Pernah menjadi Gubernur DKI hingga Menteri Pendidikan, Anies Baswedan bukan berasal dari keluarga sembarangan.

Selain kakeknya yang merupakan mantan Wakil Menteri Penerangan Indonesia, rupanya nenek Anies juga bukan orang sembarangan.

Bernama Barkah Ganis, perempuan yang lahir dan besar di Tegal, Jawa Tengah, itu merupakan seorang pegiat pergerakan perempuan sejak pra-kemerdekaan. 

Bukan kaleng-kaleng, beliau adalah salah satu peserta Kongres Perempuan di Jogja tahun 1928.

Ada sebuah cerita menarik yang selalu diingat oleh Anies, ketika neneknya hendak berangkat ke kongrep perempuan.

Saat hendak berangkat ke Jogja, mereka sempat dihalau oleh Belanda dan dilarang naik Kereta.

"Menjelang Kongres, Beliau berangkat sebagai utusan dari Tegal, bersama para pegiat perempuan lainnya. Mereka sudah siap dengan tiket kereta ke Jogja," kata Anies Baswedan dalam unggahan di instagram, dikutip Kamis (22/12/2022).

"Saat tiba di Stasiun Tegal, mereka dihalau dan dilarang naik kereta. Petugas-petugas Belanda saat itu mencegah para perempuanperempuan utusan untuk bisa berangkat ke Kongres Perempuan itu," lanjutnya.

Bukannya menyerah, para perempuan itu justru melawan dan menantang Belanda dengan berbaring di atas rel kereta.

Baca Juga: Segera Sadari, Ini 2 Jenis Gejala Kerusakan pada Sepatu yang Kerap Terjadi

"Para perempuan itu menuju ke depan lokomotif kereta yang sudah siap jalan. Mereka semua berbaring di atas rel kereta, berjejer para perempuan itu memaparkan badan. Dibawah terik matahari, depan moncong lokomotif mereka pasang badan, mereka tawarkan nyawa 'berangkatkan kami atau matikan kami'. Itulah harga mati yang senyatanya," kata Anies.

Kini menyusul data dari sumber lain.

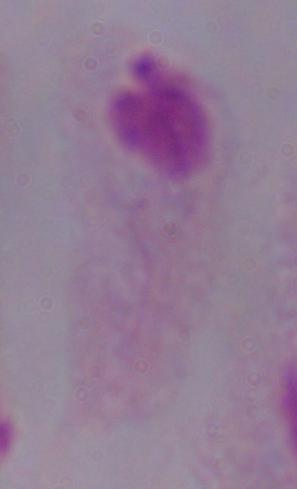

identification = trichomonad
magnification = 1000x
modality = micrograph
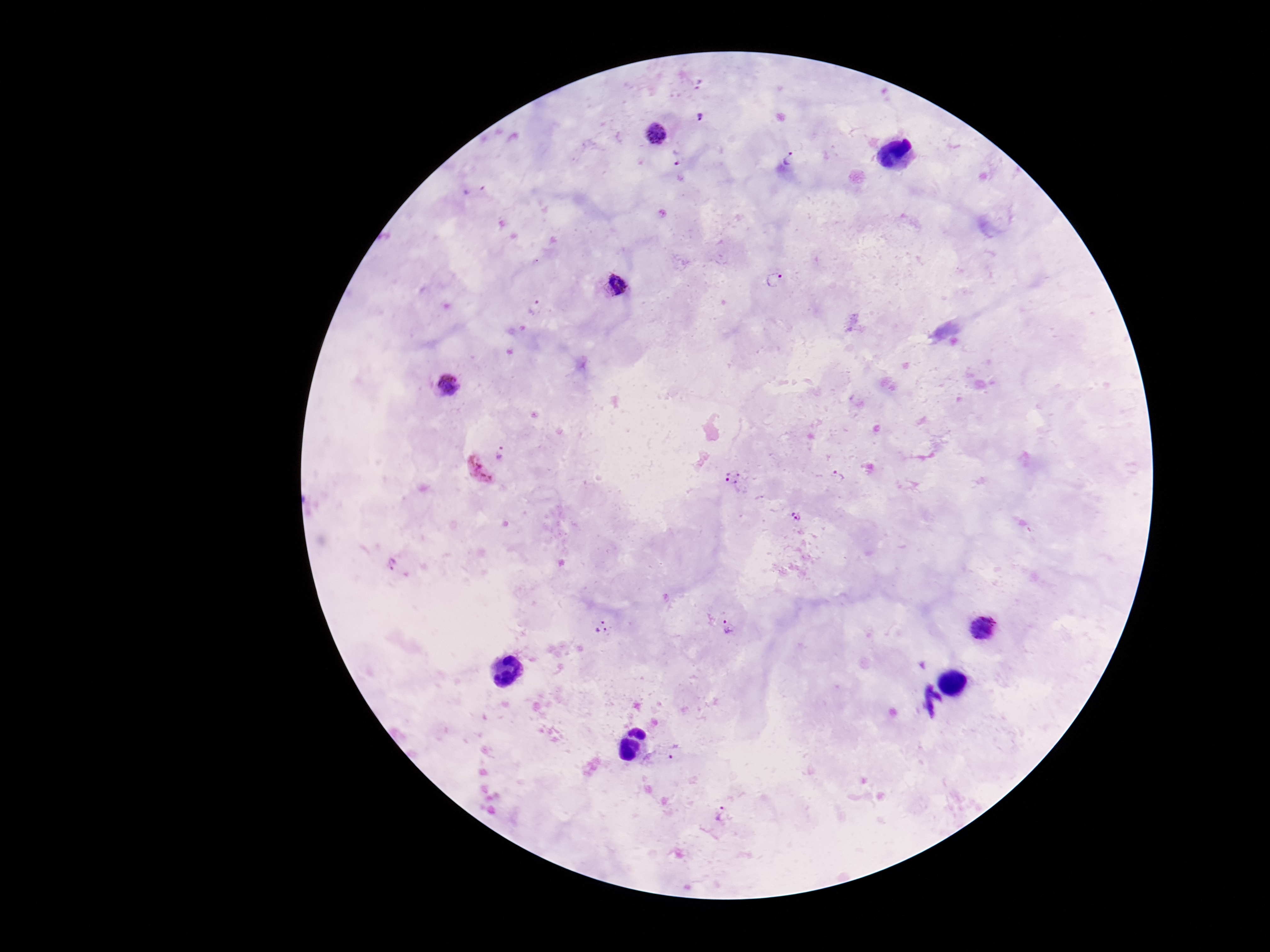

Approximate object centers, in pixels from the top-left corner. Plasmodium parasite locations: (x=697, y=83), (x=699, y=116), (x=656, y=133), (x=679, y=158), (x=788, y=159), (x=473, y=190), (x=774, y=280), (x=616, y=286), (x=535, y=308), (x=449, y=386), (x=502, y=453), (x=477, y=470), (x=836, y=475), (x=734, y=478), (x=797, y=516), (x=394, y=565), (x=601, y=627), (x=730, y=627), (x=983, y=627), (x=674, y=751), (x=720, y=814). Smartphone photograph taken through the microscope eyepiece. Giemsa stain. One field from this slide. Thick peripheral-blood smear. 100x magnification. Image is 1270×952 pixels. Patient malaria status: positive.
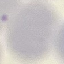

Malaria status: uninfected. Photographed with a smartphone camera at the microscope eyepiece. Giemsa stain. Thin blood smear. Cell patch, automatically extracted from a larger field of view and resized to 64 × 64 pixels.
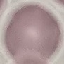 Result: negative for malaria parasites. Acquired by smartphone through the microscope eyepiece. Thin smear of blood. Giemsa-stained preparation. Cell patch, automatically extracted from a larger field of view and resized to 64 × 64 pixels.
State which cell type is depicted.
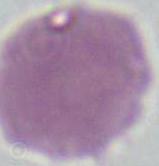

An erythrocyte.

Micrograph. Captured at 1000x magnification.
State which parasite is depicted.
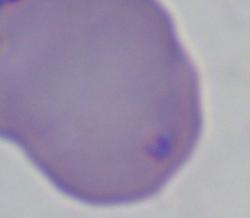

This is Babesia.

Summary:
  - Magnification: 1000x
  - Modality: photomicrograph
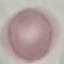

Summary:
  - Malaria status: uninfected
  - Preparation: thin blood film
  - Stain: Giemsa
  - Capture: smartphone through the microscope eyepiece
  - Image type: automatically extracted cell patch, resized to 64 × 64 pixels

Akhirnya mereka diijinkan naik kereta dan berangkat ke Jogja untuk mengikuti kerkongres dan ikut membangun pondasi perjuangan perempuan dan perjuangan kemerdekaan.

"Semua itu dituturkan Nenek saat itu dengan penuh semangat. Tiap Hari Ibu diperingati, beliau selalu teringat masa-masa perjuangan itu," kata Capres Partai NasDem itu.